■ TEXTABSCHNITT:
□ □ □ □ □
In seinem Plädoyer kommt der Staatsanwalt auf vier Versionen des Angeklagten vom Tathergang – jede klinge anders. Unklar sei, was man ihm glauben könne. Erwiesen sei aber die vorsätzliche falsche Verdächtigung gegen den Mitbewohner, die zu dessen Verhaftung geführt habe – eine Freiheitsberaubung.

Nur der schnellen Arbeit des Kripobeamten sei es zu verdanken, dass der Geschädigte nicht monatelang unschuldig in Haft saß, so der Staatsanwalt. Er forderte ein Jahr und neun Monate ohne Bewährung. Auch der Pflichtverteidiger sah die Tatvorwürfe als erwiesen an. Er plädierte für den nicht Vorbestraften auf eine einjährige Bewährungsstrafe.
□ □ □ □ □
■ SCHRIFTLICHE AUFGABE: Fahre mit dem Textabschnitt über die Plädoyers im Strafprozess dort fort, wo er endet. Die Einträge stammen aus einer anderen Quelle als der Textabschnitt.

■ EXTRAHIERTE EINTRÄGE:
□ □ □ □ □
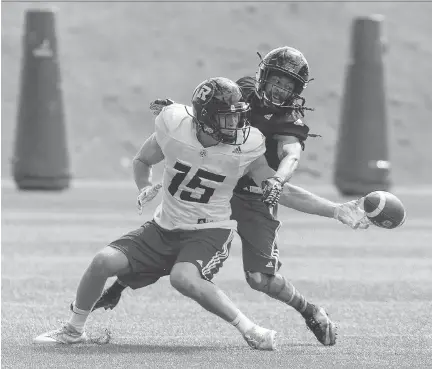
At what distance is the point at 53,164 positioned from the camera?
809 inches

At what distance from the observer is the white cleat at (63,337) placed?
7188mm

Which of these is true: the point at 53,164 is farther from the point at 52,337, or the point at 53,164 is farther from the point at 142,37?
the point at 52,337

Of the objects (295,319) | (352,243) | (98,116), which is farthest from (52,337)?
(98,116)

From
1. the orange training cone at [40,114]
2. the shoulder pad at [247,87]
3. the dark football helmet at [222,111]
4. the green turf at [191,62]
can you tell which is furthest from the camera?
the green turf at [191,62]

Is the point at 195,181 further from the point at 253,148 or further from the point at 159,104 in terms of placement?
the point at 159,104

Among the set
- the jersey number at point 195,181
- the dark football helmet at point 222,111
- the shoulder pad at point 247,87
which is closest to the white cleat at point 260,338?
the jersey number at point 195,181

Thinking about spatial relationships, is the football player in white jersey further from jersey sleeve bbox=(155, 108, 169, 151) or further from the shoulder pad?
the shoulder pad

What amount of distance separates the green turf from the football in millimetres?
18304

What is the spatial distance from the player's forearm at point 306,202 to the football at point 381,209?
202 mm

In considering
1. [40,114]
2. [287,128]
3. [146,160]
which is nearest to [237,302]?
[146,160]

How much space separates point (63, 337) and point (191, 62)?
20924 mm

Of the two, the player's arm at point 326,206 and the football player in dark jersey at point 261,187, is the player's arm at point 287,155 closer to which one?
the football player in dark jersey at point 261,187

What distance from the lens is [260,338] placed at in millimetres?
7000

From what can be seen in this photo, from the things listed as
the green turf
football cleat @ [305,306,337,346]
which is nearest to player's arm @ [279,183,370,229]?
football cleat @ [305,306,337,346]
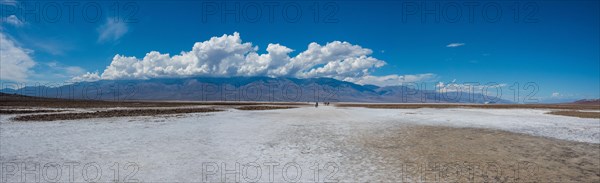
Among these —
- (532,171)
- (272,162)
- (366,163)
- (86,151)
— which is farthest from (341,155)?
(86,151)

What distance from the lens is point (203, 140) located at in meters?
14.8

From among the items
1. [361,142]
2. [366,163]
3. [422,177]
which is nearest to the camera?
[422,177]

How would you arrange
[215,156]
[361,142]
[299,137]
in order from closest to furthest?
[215,156] < [361,142] < [299,137]

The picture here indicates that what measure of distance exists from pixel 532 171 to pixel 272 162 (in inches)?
323

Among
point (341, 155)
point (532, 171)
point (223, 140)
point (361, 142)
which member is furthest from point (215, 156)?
point (532, 171)

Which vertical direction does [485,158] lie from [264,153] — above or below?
below

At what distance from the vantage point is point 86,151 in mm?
11773

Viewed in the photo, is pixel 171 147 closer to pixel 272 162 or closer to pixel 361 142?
pixel 272 162

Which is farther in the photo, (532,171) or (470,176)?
(532,171)

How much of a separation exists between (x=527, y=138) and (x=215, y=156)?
1589cm

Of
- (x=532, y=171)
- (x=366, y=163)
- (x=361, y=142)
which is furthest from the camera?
(x=361, y=142)

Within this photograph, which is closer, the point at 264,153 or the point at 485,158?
the point at 485,158

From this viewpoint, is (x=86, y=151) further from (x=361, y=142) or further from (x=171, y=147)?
(x=361, y=142)

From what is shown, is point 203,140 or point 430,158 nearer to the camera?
point 430,158
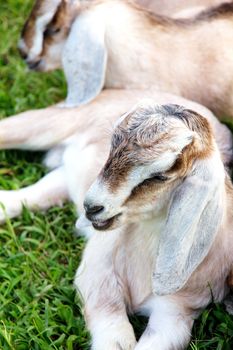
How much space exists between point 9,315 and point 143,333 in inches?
25.7

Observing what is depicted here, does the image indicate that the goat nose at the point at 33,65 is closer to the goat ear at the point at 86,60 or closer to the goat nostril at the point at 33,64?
the goat nostril at the point at 33,64

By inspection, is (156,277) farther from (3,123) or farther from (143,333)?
(3,123)

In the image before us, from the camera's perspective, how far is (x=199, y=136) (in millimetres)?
3178

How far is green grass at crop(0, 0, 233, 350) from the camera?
3.59 metres

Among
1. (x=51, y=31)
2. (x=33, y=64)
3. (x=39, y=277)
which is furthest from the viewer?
(x=33, y=64)

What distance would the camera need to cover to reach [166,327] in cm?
346

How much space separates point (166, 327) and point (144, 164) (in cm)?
80

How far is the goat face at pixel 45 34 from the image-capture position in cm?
480

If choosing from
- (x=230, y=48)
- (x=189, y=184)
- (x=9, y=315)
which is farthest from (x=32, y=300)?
(x=230, y=48)

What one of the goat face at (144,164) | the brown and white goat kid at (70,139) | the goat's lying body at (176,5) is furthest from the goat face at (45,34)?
the goat face at (144,164)

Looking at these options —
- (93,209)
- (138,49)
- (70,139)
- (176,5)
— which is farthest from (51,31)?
(93,209)

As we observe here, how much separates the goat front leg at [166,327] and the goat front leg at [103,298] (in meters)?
0.09

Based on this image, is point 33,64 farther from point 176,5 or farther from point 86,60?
point 176,5

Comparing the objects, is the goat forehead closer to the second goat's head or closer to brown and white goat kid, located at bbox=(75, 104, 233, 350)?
brown and white goat kid, located at bbox=(75, 104, 233, 350)
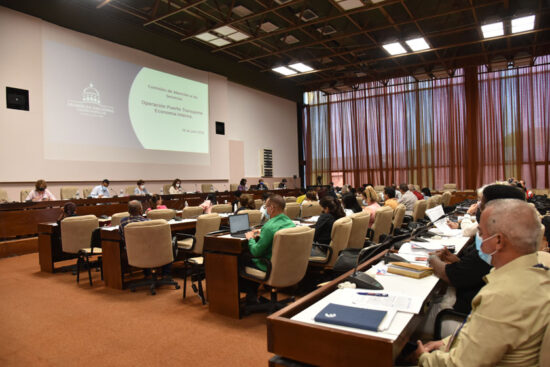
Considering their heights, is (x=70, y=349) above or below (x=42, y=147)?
below

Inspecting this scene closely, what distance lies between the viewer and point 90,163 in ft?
29.5

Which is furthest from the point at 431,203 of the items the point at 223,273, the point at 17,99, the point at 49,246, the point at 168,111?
the point at 17,99

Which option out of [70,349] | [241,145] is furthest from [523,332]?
[241,145]

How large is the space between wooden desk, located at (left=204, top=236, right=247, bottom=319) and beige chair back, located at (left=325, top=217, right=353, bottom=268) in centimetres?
95

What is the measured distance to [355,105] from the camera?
15.9m

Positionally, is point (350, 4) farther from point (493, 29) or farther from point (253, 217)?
point (253, 217)

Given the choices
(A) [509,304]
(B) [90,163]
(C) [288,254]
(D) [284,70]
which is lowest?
(C) [288,254]

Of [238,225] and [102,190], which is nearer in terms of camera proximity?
[238,225]

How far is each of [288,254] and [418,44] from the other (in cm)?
964

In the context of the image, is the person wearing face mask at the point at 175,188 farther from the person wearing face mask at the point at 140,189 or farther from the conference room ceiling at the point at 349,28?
the conference room ceiling at the point at 349,28

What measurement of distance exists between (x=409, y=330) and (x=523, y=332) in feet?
1.32

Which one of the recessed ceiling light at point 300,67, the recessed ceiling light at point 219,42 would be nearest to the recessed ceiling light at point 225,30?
the recessed ceiling light at point 219,42

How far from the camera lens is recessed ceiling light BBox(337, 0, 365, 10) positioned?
8.22 metres

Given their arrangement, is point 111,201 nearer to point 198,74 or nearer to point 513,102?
point 198,74
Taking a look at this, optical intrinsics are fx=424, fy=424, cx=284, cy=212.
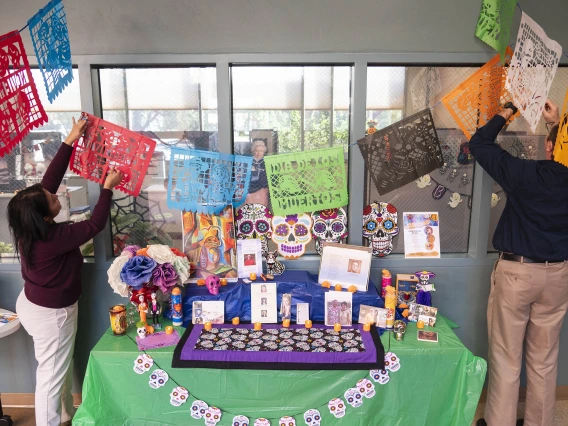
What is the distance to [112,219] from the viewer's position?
8.05 feet

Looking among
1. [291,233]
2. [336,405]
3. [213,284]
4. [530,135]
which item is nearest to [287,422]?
[336,405]

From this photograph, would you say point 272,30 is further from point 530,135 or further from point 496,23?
point 530,135

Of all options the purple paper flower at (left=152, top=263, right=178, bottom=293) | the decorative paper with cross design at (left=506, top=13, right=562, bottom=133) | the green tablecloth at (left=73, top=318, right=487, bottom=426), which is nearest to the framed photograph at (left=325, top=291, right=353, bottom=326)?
the green tablecloth at (left=73, top=318, right=487, bottom=426)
□ □ □ □ □
■ ANTWORT:
Ohne Videoeinrichtung hätte die Falschbezichtigung des Angeklagten "für den Geschädigten eine lange Haftzeit bedeuten können", sagte der Vorsitzende Richter. Sein Urteil für die Freiheitsberaubung und vorsätzliche falsche Verdächtigung: eineinhalb Jahre Haft auf Bewährung. Fünf Monate U-Haft hat der 31-Jährige schon hinter sich. Der Haftbefehl wurde aufgehoben, das Urteil ist bereits rechtskräftig.